(DEPRECATED) Apache Flink User Mailing List archive.

Re: Containers are not released after job failed

Posted by Till Rohrmann on
URL: http://deprecated-apache-flink-user-mailing-list-archive.369.s1.nabble.com/Containers-are-not-released-after-job-failed-tp27549p27558.html

Hi,

have you tried whether the same problem also occurs with the latest Flink version (1.8.0, 1.7.2 or 1.6.4)?

If yes, then I would need to take a look at the logs to better understand what's happening.

Cheers,

Till

On Fri, Apr 26, 2019 at 12:33 PM Timo Walther <[hidden email]> wrote:

Hi,

I will loop in Till here who might know about this problem. In the meantime could you maybe tell us a bit more about your setup/deployment (how is yarn configured and the Flink job submitted?) and link to the full logs?

Thanks,

Timo

Am 26.04.19 um 11:15 schrieb 刘建刚:

I run flink 1.6.2 on yarn. At some time, job is failed becuase of: org.apache.flink.util.FlinkException: The assigned slot container_e708_1555051789618_2644286_01_000061_0 was removed

Then the job restarts. After some time, the container container_e708_1555051789618_2644286_01_000061 is still not released.

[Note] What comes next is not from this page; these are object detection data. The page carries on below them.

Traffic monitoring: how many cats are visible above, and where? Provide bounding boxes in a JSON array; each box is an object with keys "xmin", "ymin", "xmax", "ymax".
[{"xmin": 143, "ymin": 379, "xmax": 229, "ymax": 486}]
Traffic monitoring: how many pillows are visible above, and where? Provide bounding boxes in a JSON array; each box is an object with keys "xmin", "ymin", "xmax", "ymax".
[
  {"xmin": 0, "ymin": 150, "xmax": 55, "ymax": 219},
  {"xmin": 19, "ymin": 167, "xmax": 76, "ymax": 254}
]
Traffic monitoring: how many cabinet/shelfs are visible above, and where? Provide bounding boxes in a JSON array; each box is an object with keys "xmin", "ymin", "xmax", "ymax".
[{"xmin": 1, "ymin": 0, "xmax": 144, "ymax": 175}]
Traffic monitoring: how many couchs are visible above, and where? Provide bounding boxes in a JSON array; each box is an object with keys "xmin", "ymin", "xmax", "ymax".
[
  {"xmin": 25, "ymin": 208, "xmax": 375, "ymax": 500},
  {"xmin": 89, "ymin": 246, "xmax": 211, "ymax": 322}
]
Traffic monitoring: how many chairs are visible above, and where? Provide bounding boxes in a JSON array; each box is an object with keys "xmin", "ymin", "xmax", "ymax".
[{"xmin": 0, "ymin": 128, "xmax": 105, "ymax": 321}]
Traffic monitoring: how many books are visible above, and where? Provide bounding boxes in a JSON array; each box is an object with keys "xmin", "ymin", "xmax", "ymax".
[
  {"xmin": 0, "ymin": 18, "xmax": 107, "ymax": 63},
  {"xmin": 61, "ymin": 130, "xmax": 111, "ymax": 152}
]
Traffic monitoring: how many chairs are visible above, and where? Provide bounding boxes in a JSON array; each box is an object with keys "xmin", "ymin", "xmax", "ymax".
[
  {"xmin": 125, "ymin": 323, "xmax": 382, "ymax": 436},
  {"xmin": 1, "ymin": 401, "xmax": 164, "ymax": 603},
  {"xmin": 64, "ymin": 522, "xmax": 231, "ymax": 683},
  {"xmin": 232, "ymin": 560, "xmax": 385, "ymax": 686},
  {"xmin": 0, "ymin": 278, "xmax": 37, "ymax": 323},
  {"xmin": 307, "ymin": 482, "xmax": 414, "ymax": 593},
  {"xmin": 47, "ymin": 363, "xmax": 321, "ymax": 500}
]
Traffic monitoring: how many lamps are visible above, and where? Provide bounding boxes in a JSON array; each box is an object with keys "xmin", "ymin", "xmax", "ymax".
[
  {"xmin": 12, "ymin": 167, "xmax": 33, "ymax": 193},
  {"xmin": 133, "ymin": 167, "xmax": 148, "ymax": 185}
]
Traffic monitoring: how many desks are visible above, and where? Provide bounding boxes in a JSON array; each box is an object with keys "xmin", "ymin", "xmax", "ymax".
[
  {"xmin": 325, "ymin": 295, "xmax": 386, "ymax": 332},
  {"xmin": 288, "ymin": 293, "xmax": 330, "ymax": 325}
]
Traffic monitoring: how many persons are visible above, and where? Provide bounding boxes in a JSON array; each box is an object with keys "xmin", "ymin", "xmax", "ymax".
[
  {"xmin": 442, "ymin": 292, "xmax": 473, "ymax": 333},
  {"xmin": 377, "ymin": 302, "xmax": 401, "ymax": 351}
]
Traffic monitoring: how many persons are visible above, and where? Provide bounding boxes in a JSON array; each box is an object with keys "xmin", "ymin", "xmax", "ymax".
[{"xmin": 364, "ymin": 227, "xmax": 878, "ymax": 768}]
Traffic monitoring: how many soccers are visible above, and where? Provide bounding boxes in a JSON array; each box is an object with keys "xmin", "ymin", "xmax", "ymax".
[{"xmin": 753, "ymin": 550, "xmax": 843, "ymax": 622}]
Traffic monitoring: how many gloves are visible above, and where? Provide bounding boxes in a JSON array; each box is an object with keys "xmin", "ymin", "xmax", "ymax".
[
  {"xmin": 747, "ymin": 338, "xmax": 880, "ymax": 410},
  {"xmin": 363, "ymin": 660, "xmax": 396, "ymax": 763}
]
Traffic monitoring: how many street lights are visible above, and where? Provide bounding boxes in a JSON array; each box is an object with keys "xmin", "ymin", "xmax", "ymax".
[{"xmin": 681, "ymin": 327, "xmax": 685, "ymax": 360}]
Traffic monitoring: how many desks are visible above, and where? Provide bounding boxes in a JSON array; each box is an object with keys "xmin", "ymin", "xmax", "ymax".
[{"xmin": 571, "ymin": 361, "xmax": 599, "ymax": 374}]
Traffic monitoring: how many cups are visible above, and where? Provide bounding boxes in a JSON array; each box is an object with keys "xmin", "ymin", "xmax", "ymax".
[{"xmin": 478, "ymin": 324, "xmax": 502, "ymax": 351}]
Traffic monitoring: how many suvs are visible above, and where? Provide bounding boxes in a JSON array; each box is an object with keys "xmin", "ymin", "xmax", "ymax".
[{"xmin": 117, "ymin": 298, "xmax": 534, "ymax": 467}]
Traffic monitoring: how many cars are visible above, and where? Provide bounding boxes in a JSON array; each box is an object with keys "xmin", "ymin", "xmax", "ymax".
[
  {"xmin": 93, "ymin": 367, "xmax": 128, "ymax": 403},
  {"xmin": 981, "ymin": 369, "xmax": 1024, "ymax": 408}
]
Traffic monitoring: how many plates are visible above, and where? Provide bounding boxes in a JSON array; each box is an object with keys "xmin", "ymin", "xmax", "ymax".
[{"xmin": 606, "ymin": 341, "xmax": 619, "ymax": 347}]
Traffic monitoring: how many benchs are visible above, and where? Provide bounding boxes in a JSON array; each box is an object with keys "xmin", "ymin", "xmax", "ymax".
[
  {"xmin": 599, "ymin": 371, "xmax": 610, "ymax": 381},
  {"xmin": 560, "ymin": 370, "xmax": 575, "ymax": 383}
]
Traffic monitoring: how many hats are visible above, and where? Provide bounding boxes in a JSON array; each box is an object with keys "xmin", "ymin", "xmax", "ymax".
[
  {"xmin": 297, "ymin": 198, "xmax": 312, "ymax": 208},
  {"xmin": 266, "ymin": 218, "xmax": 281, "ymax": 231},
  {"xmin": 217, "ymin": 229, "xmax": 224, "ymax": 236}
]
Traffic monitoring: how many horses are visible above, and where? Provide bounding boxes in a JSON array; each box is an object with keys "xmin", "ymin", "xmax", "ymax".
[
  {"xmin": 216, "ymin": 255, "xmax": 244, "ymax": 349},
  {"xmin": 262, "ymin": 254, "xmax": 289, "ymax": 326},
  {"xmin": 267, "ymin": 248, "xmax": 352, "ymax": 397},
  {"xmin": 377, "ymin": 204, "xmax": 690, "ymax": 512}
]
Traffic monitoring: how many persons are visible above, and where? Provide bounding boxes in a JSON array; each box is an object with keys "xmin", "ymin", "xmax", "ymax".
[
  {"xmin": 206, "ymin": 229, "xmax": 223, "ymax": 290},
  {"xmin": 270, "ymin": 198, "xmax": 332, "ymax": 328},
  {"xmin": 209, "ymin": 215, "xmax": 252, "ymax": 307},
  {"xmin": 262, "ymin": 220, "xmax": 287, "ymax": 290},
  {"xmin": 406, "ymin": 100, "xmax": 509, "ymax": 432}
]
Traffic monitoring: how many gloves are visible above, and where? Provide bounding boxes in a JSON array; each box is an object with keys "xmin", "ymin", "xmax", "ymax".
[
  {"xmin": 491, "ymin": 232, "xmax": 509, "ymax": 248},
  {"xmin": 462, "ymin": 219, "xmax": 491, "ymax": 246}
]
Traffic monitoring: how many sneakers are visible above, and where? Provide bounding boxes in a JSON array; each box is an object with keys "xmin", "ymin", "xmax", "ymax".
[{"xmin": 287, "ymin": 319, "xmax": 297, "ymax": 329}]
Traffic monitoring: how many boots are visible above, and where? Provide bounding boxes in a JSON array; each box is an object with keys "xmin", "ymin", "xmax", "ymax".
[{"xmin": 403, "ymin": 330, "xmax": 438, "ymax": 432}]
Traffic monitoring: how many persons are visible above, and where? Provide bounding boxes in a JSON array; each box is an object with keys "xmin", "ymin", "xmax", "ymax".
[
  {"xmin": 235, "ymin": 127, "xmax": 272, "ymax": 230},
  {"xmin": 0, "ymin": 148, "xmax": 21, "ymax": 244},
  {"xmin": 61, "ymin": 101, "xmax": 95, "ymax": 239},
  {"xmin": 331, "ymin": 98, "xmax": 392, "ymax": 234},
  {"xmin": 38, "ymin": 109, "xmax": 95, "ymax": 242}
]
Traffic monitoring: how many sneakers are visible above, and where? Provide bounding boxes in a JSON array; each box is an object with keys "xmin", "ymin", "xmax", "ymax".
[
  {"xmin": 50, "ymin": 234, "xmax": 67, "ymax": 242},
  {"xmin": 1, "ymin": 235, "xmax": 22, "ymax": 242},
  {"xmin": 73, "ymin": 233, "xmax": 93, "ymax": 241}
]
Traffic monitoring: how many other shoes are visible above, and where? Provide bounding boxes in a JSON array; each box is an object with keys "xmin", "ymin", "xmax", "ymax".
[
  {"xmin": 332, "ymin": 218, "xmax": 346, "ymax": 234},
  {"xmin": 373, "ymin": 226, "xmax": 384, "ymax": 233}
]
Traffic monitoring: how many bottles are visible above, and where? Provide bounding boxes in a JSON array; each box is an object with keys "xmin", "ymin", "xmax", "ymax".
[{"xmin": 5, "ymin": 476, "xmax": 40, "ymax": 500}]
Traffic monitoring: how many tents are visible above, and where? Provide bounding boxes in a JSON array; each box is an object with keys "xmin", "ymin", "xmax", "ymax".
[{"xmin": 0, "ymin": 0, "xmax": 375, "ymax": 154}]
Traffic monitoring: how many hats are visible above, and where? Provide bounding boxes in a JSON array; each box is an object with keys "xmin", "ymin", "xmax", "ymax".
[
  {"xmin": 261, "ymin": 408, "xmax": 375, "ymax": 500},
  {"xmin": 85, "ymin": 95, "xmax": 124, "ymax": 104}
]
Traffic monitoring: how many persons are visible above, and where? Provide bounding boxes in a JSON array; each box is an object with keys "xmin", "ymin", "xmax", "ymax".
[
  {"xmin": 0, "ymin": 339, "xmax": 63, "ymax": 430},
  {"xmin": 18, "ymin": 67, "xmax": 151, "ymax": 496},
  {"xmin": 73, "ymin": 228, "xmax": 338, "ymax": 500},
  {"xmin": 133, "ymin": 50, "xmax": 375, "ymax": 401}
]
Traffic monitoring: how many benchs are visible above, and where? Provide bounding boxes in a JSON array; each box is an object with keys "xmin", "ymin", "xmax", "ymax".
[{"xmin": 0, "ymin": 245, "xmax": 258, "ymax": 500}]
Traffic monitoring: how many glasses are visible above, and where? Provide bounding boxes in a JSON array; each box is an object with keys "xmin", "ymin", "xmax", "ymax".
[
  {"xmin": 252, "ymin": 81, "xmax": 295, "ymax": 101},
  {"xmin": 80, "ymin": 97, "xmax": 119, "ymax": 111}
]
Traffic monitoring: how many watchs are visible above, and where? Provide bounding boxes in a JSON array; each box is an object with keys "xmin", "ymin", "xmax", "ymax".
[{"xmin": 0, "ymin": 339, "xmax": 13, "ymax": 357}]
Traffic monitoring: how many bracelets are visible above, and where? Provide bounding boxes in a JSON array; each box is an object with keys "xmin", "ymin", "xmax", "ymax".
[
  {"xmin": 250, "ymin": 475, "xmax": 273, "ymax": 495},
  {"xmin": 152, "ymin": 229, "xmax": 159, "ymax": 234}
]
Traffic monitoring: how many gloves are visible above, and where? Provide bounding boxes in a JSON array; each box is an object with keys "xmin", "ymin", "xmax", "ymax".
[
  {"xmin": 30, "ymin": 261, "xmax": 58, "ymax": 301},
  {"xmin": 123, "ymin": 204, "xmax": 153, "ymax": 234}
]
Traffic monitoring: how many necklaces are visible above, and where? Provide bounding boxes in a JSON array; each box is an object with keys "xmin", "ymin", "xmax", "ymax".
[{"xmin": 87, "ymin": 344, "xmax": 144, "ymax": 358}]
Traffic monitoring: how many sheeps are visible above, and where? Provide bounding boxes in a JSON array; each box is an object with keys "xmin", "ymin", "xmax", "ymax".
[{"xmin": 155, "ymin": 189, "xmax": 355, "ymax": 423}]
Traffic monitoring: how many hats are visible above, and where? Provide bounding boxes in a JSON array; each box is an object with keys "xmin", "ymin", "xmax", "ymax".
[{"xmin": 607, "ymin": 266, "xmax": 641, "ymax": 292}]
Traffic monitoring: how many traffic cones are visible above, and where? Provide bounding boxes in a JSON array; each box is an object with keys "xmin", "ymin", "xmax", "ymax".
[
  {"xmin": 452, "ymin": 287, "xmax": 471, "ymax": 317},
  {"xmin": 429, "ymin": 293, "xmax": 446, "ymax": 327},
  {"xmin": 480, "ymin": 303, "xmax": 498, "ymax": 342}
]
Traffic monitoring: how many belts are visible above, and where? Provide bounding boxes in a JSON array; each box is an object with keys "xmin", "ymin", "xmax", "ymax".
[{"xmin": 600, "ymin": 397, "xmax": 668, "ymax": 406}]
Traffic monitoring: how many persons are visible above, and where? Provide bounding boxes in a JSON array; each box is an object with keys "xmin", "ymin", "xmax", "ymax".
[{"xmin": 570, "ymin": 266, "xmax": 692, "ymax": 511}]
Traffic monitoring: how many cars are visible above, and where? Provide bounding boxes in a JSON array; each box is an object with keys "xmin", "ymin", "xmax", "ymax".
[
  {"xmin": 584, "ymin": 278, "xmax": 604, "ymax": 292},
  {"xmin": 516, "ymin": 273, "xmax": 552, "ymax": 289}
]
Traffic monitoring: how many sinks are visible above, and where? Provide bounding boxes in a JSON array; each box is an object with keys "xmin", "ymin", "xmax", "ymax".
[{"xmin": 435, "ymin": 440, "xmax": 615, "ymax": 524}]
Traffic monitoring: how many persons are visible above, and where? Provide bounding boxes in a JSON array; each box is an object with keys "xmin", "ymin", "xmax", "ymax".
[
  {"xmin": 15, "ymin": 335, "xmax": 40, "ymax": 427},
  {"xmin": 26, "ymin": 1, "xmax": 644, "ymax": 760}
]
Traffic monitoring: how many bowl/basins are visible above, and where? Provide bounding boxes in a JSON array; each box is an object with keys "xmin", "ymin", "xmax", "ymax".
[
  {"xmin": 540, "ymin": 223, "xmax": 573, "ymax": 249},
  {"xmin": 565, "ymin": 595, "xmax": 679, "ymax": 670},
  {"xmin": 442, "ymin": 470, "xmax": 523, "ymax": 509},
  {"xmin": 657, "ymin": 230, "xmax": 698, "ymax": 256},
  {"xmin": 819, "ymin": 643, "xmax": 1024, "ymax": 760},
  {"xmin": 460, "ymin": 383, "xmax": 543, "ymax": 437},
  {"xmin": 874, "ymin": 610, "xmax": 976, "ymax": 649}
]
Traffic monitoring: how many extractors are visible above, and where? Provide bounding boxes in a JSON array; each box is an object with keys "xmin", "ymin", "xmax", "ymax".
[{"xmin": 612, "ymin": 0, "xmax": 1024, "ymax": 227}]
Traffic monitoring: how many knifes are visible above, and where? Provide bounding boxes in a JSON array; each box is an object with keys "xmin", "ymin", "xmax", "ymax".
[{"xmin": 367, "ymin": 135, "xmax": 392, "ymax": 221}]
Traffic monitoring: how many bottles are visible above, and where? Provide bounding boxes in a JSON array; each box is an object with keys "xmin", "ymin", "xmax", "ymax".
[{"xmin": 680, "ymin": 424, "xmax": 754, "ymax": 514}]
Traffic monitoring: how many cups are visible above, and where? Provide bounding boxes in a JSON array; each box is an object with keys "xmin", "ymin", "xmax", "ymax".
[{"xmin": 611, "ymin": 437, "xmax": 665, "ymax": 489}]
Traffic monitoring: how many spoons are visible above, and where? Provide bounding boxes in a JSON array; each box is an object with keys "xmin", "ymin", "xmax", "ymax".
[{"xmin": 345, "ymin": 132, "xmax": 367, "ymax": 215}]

The log of container_e708_1555051789618_2644286_01_000061 is as following:

The log shows that two tasks are canceled before successful registration at resource manager and one is canceled after registration. After five minutes, the container registers again. At last, the container is alive but not used.

Anyone have any idea about this problem. Thank you.